Suluk Dalam Bentuk Ibadah.
Bentuk dari suluk ini adalah dengan
melakukan aktifitas ibadah, baik ibadah wajib maupun sunah, seperti berwudlu,
shalat dan puasa, kemudian melakukan kesunahan-kesunahan lain, begitu juga
dzikir dan wirid.
Jalan yang ditempuh dalam suluk
semacam ini mengenai perbaikan syariat, yang sebenarnya merupakan kehidupan
orang Islam sehari-hari itu menjadi lebih sempurna. Meskipun demikian menurut
anggapan shufi petunjuk yang diperoleh dalam amal yang demikian itu sama, ada
yang lekas mencapainya, ada yang sampai bertahun-tahun perbuatannya dalam
beribadah itu belum berubah yang berkepentingan belum dapat menangkap hikmah-hikmah
dan kegemaran dalam ibadah lahir itu.[11]
2.
Suluk Dalam Bentuk Riyadah.
Suluk Riyadlah ini adalah pelajaran
akhlak untuk melatih diri agar jiwa ini selalu dekat dengan Allah seperti yang
diperintah dalam Islam.
Begitu juga hal-hal lainnya yang
berkaitan dengan suluk dalam bentuk riyadah semua sifat-sifat
baik (akhlaqul karimah) dijadikan perbuatan dan amalan sehari-hari, supanya
perbuatannya bisa terhindar dari sifat-sifat madzmumah.
3.
Suluk Mujahadah
Suluk yang ketiga ini adalah untuk
latihan hidup menderita. Salah satu usaha shufi untuk menormalisir kepribadian
ini ialah berkelana dalam daerah-daerah yang belum dikenalnya,
adapun bentuk amalan suluk mujahadah yang dimaksud adalah seperti:
a.
Membantu orang yang membutuhkan di daerah-daerah
yang di datangi.
b.
Melakukan perjalan ke tempat yang
sama sekali yang belum pernah di datanginya seperti naik turun ke gunung dan jurang,
masuk hutan.
Sedang tujuannya adalah untuk:
1) Merubah akhlaq yang kikir menjadi orang yang
dermawan.
2) Menambah akhlaq menjadi penyayang terhadap sesama.

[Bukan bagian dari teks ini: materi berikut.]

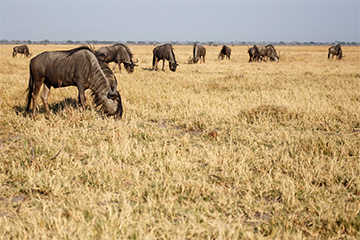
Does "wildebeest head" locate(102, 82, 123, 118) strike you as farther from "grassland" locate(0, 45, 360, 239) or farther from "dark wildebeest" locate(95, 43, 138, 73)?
"dark wildebeest" locate(95, 43, 138, 73)

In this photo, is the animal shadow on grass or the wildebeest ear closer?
the wildebeest ear

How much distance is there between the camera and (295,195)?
3.22 m

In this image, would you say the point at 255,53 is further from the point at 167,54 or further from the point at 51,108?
the point at 51,108

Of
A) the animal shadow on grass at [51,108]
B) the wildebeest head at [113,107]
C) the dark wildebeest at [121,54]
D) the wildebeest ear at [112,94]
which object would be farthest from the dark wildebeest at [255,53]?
the wildebeest ear at [112,94]

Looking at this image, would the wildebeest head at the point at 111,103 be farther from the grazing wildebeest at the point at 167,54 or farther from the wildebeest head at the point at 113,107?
the grazing wildebeest at the point at 167,54

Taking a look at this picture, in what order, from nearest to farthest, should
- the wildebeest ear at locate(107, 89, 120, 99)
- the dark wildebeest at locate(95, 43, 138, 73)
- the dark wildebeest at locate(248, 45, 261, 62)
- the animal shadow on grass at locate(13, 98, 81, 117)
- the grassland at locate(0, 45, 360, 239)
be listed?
the grassland at locate(0, 45, 360, 239) → the wildebeest ear at locate(107, 89, 120, 99) → the animal shadow on grass at locate(13, 98, 81, 117) → the dark wildebeest at locate(95, 43, 138, 73) → the dark wildebeest at locate(248, 45, 261, 62)

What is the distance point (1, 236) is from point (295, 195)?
2.89 metres

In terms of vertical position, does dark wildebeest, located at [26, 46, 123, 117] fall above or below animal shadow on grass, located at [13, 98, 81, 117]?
above

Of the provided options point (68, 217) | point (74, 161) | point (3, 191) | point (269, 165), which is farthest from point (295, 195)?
point (3, 191)

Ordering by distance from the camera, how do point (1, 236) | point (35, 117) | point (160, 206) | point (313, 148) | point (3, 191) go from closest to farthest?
1. point (1, 236)
2. point (160, 206)
3. point (3, 191)
4. point (313, 148)
5. point (35, 117)

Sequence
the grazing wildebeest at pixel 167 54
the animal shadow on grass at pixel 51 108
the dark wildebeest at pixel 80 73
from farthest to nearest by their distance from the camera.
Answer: the grazing wildebeest at pixel 167 54, the animal shadow on grass at pixel 51 108, the dark wildebeest at pixel 80 73

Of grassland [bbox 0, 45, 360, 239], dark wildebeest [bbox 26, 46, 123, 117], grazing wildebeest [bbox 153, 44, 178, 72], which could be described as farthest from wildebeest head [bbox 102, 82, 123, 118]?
grazing wildebeest [bbox 153, 44, 178, 72]

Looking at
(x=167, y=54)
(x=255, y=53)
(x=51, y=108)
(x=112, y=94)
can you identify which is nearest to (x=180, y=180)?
(x=112, y=94)

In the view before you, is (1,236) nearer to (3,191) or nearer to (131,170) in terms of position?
(3,191)
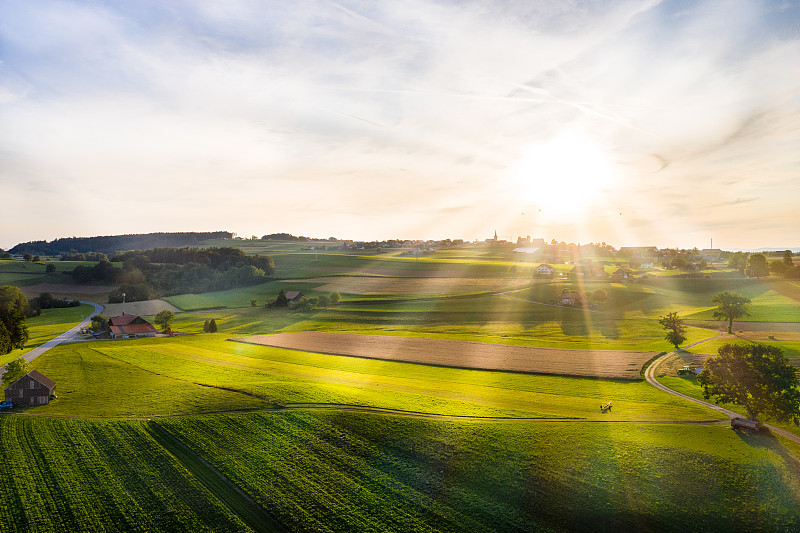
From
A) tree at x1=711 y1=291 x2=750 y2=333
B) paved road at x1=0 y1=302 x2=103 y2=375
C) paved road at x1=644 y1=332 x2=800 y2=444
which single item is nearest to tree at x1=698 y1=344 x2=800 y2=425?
paved road at x1=644 y1=332 x2=800 y2=444

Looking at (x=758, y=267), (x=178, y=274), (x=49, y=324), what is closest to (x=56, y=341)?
(x=49, y=324)

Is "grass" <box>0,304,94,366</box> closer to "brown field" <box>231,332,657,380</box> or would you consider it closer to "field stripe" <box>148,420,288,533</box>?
"brown field" <box>231,332,657,380</box>

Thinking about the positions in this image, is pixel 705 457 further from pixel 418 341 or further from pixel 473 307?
pixel 473 307

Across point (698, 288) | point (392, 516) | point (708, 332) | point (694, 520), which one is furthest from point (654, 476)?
point (698, 288)

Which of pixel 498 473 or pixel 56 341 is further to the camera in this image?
pixel 56 341

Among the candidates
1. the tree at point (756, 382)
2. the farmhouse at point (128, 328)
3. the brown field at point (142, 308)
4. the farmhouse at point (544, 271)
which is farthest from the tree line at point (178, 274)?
the tree at point (756, 382)

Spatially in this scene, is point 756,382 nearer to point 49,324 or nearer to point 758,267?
point 758,267
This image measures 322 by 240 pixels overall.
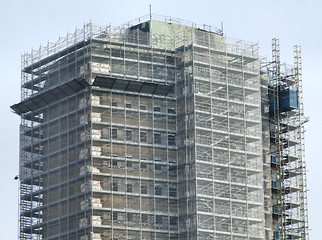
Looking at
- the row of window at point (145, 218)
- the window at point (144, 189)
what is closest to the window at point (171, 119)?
the window at point (144, 189)

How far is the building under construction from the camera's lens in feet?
454

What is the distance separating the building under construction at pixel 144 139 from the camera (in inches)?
5448

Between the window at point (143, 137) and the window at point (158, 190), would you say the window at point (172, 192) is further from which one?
the window at point (143, 137)

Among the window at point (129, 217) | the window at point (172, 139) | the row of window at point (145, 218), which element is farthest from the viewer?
the window at point (172, 139)

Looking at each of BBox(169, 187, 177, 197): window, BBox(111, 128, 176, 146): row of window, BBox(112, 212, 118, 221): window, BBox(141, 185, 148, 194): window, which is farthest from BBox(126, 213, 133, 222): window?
BBox(111, 128, 176, 146): row of window

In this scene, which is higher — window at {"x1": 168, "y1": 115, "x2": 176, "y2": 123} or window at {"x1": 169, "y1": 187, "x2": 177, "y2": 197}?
window at {"x1": 168, "y1": 115, "x2": 176, "y2": 123}

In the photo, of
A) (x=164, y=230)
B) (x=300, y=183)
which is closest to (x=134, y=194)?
(x=164, y=230)

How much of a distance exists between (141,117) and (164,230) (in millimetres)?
16164

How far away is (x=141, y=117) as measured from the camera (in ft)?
468

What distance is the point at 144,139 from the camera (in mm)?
142250

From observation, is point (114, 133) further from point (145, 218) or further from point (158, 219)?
point (158, 219)

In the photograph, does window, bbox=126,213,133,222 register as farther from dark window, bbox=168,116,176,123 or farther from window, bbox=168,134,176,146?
dark window, bbox=168,116,176,123

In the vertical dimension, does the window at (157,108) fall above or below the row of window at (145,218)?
above

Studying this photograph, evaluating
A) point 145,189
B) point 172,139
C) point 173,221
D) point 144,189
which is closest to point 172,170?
point 172,139
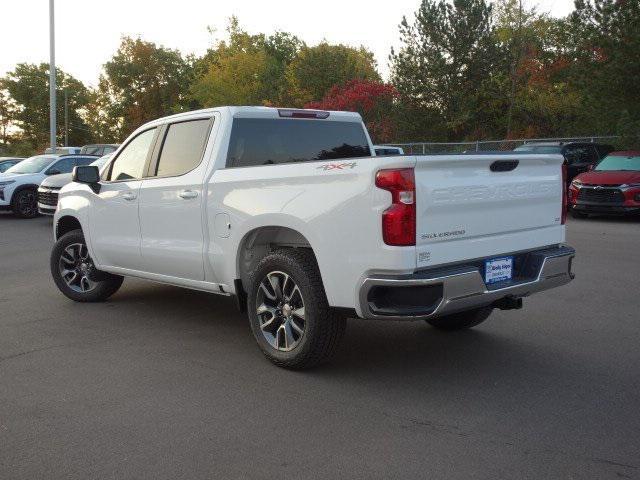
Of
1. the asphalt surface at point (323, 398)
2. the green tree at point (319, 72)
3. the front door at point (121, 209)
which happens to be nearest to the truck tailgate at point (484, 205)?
the asphalt surface at point (323, 398)

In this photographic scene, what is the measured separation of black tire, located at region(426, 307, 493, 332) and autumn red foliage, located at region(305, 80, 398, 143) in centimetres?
3413

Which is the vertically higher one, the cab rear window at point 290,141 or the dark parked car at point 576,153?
the dark parked car at point 576,153

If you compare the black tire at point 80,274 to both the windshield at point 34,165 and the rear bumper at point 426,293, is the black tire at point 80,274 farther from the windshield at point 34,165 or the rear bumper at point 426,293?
the windshield at point 34,165

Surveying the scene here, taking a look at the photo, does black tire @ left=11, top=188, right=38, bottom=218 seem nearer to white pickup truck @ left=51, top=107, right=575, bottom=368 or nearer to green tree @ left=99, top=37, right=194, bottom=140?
white pickup truck @ left=51, top=107, right=575, bottom=368

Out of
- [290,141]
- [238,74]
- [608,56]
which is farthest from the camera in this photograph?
[238,74]

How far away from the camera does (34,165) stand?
19297mm

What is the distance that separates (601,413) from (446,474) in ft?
4.31

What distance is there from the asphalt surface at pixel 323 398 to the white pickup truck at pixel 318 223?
438mm

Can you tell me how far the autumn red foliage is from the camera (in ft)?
131

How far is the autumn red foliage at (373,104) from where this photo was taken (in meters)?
40.0

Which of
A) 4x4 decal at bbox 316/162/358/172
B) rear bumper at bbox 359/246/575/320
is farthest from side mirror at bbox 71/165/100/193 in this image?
rear bumper at bbox 359/246/575/320

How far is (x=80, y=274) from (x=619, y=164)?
1363cm

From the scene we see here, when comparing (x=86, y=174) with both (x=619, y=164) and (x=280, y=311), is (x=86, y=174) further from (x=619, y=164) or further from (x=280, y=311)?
(x=619, y=164)

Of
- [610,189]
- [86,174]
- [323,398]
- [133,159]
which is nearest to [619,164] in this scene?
[610,189]
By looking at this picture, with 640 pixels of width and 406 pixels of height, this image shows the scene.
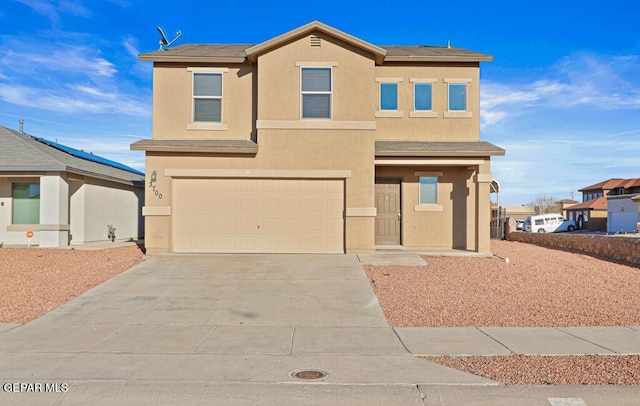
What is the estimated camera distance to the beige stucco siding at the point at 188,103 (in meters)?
15.5

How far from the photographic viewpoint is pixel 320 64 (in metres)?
14.9

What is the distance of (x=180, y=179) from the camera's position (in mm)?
14828

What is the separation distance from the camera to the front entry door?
1658 centimetres

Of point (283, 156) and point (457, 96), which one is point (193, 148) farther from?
point (457, 96)

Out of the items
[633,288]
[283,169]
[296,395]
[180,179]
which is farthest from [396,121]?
[296,395]

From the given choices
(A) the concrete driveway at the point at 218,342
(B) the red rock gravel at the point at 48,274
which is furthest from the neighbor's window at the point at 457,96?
(B) the red rock gravel at the point at 48,274

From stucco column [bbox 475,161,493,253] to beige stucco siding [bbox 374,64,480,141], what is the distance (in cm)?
150

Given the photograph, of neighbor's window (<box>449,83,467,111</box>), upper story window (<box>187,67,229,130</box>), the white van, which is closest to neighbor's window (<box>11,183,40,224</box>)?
upper story window (<box>187,67,229,130</box>)

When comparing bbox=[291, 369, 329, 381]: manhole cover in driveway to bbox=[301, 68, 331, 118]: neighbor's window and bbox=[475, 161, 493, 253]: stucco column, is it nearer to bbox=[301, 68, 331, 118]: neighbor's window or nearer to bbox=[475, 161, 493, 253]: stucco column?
bbox=[301, 68, 331, 118]: neighbor's window

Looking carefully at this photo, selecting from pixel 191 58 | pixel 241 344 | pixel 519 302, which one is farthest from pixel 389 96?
pixel 241 344

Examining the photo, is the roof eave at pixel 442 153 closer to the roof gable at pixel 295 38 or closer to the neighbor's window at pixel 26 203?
the roof gable at pixel 295 38

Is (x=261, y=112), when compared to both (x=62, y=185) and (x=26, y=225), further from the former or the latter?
(x=26, y=225)

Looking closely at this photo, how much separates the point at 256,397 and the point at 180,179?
10.3m

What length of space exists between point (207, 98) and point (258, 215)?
404cm
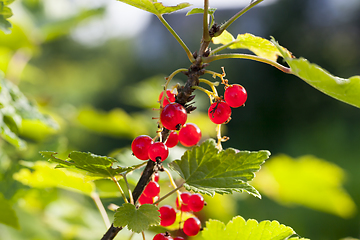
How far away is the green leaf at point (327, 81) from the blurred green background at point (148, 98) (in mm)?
556

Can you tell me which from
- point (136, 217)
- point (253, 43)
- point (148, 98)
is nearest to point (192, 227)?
point (136, 217)

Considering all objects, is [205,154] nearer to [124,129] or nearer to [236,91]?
[236,91]

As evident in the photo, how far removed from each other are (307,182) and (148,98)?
4.45 ft

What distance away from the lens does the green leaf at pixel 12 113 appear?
2.19 ft

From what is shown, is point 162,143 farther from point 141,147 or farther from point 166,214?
point 166,214

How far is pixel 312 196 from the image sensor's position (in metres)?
2.01

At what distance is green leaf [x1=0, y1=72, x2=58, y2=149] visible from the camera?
668 millimetres

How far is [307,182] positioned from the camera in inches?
79.6

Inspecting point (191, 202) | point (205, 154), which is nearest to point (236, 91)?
point (205, 154)

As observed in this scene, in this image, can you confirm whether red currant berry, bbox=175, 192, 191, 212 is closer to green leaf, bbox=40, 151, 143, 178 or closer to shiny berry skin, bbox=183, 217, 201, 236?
shiny berry skin, bbox=183, 217, 201, 236

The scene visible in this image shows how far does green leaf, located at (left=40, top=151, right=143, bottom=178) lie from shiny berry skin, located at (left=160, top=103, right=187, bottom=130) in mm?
94

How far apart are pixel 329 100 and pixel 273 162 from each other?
6.62 m

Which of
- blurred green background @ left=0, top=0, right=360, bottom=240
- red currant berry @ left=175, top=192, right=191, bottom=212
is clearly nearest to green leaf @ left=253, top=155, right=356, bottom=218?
blurred green background @ left=0, top=0, right=360, bottom=240

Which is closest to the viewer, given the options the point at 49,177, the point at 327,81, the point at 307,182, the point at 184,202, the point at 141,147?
the point at 327,81
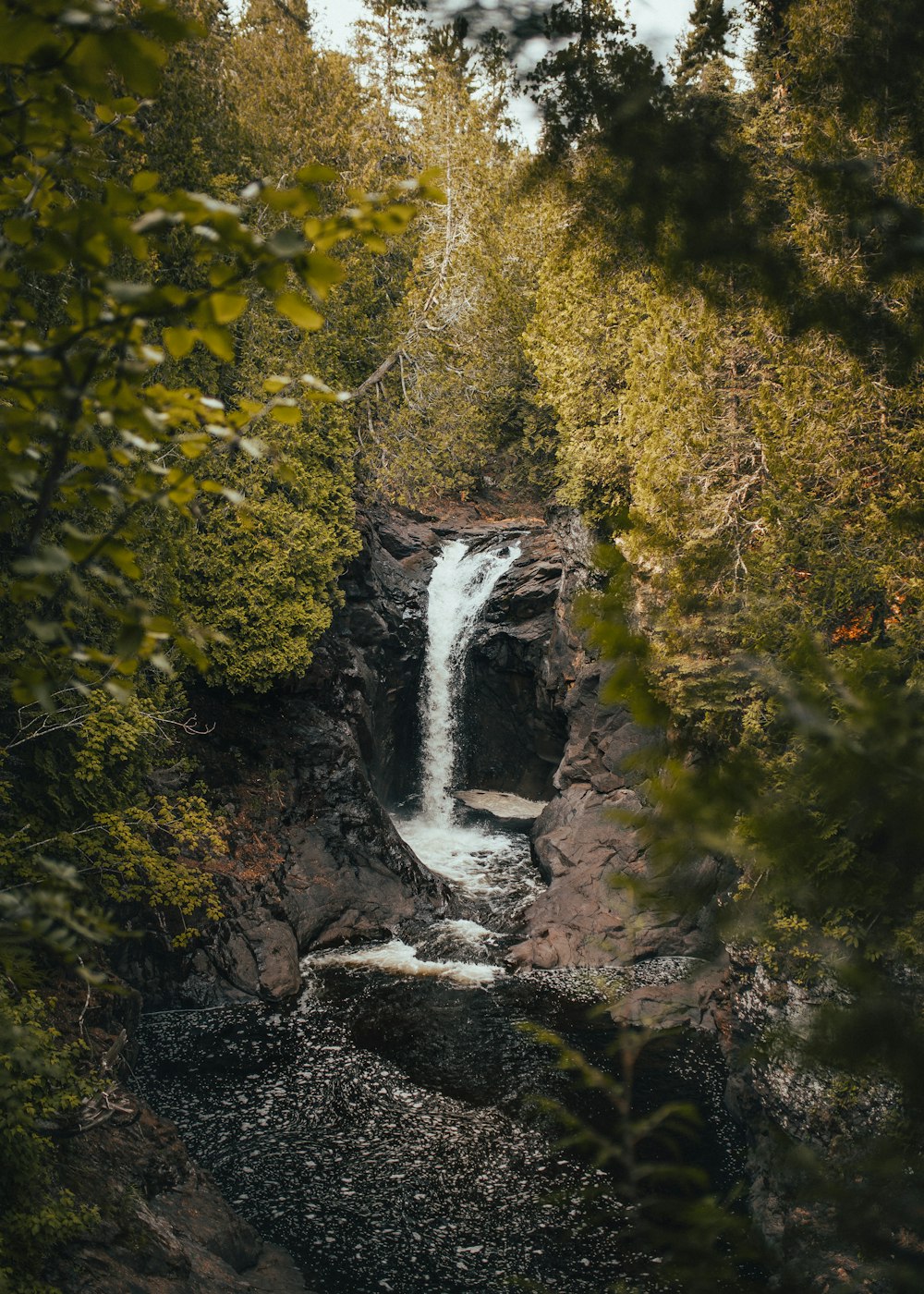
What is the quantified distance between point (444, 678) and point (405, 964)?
918cm

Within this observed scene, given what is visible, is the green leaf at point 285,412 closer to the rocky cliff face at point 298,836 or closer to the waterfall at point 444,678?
the rocky cliff face at point 298,836

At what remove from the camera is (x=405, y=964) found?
1315 centimetres

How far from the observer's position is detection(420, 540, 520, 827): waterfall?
68.4 feet

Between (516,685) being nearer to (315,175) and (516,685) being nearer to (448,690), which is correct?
(448,690)

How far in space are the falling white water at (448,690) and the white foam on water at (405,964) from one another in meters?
4.66

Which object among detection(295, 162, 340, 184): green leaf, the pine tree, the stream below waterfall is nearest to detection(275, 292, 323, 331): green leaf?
detection(295, 162, 340, 184): green leaf

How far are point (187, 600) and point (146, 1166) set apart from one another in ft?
27.8

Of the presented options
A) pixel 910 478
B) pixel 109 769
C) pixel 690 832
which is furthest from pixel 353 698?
pixel 690 832

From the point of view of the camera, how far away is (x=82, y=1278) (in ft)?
17.0

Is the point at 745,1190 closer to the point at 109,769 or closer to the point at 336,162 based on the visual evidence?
the point at 109,769

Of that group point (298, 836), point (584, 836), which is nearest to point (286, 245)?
point (298, 836)

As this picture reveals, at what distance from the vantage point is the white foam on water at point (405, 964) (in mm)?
12836

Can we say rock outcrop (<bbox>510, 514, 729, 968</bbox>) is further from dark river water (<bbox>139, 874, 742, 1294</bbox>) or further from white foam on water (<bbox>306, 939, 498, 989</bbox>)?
white foam on water (<bbox>306, 939, 498, 989</bbox>)

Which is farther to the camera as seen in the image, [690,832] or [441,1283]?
[441,1283]
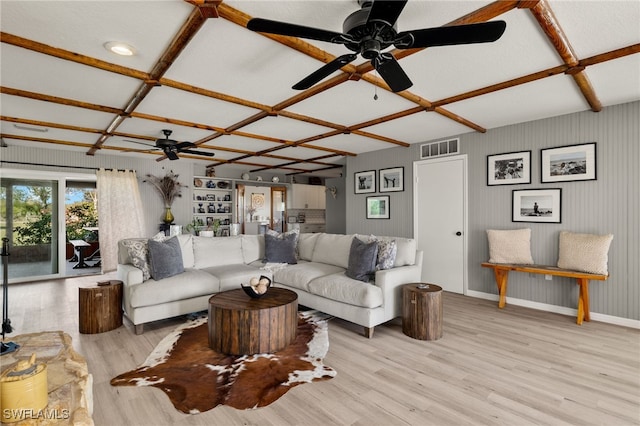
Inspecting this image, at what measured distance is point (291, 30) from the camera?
1.72m

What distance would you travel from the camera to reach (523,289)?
4398 mm

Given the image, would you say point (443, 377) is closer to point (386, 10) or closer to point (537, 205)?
point (386, 10)

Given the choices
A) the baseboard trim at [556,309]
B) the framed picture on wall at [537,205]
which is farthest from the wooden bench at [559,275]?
the framed picture on wall at [537,205]

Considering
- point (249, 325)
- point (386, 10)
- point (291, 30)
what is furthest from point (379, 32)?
point (249, 325)

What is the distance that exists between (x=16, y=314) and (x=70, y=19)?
12.8 ft

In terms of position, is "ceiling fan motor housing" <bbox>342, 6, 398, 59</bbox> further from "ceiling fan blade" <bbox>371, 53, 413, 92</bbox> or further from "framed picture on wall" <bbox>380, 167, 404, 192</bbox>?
"framed picture on wall" <bbox>380, 167, 404, 192</bbox>

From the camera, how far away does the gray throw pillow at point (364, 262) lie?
3564 mm

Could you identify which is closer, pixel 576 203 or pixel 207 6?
pixel 207 6

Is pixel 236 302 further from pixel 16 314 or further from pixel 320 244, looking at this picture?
pixel 16 314

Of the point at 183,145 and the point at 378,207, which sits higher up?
the point at 183,145

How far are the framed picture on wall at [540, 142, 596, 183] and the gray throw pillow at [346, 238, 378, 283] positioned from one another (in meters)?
2.62

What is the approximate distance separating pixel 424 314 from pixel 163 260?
9.67 feet

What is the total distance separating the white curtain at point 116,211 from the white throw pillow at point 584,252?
7.58 meters

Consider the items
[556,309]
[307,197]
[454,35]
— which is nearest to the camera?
[454,35]
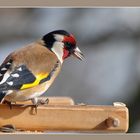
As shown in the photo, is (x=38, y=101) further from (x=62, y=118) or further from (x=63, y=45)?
(x=63, y=45)

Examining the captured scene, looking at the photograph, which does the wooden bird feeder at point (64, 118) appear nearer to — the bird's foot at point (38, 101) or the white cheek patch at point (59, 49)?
the bird's foot at point (38, 101)

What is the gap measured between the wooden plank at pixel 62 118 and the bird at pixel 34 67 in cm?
5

3) Merubah akhlaq menjadi peka terhadap keadaan .
E.
Bentuk-Bentuk Suluk
Bersuluk adalah melakukan berbagi
laku yang tujuannya untuk mendekakan diri kepada Allah seperti berikut ini:
1.‘Uzlah
Imam al-Gazali menegaskan bahwa
uzlah adalah jalan memusatkan diri untuk beribadah, bertafakur, dan
menjalankan hati dengan bermunajat kepada Allah SWT sekaligus untuk
menghindarkan diri dari pergaulan dengan makhluk. Kecuali itu untuk menggunakan
waktu dengan menyingkapkan segala rahasia ciptaan Tuhan baik dengan urusan
duniawi maupun ukhrawi, alam langit dan bumi serta alam malakut yang tidak
terjangkau oleh panca indra. Hal demikian tidak akan tercapai tanpa
mengasingkan diri atau uzlah dari kesibukan dan pergaulan sehari-hari dengan
orang lain.[12]
Manfaat uzlah
menurut Imam Al-Gazali meliputi dua hal, yakni manfaat
keagamaan dan manfaat keduniawian. Diantara manfaat keagamaan adalah
dimungkinkannya seseorang lebih dapat melakukan ketaatan-ketaatan agama secara
lebih serius dan intensif seperi rajin beribadah, bertafakur, dan
juga menghindari larangan-larangan agama seperti munculnya sifat riya’, gibah,
dengki serta terseret pada pergaulan-pergaulan buruk lainnya.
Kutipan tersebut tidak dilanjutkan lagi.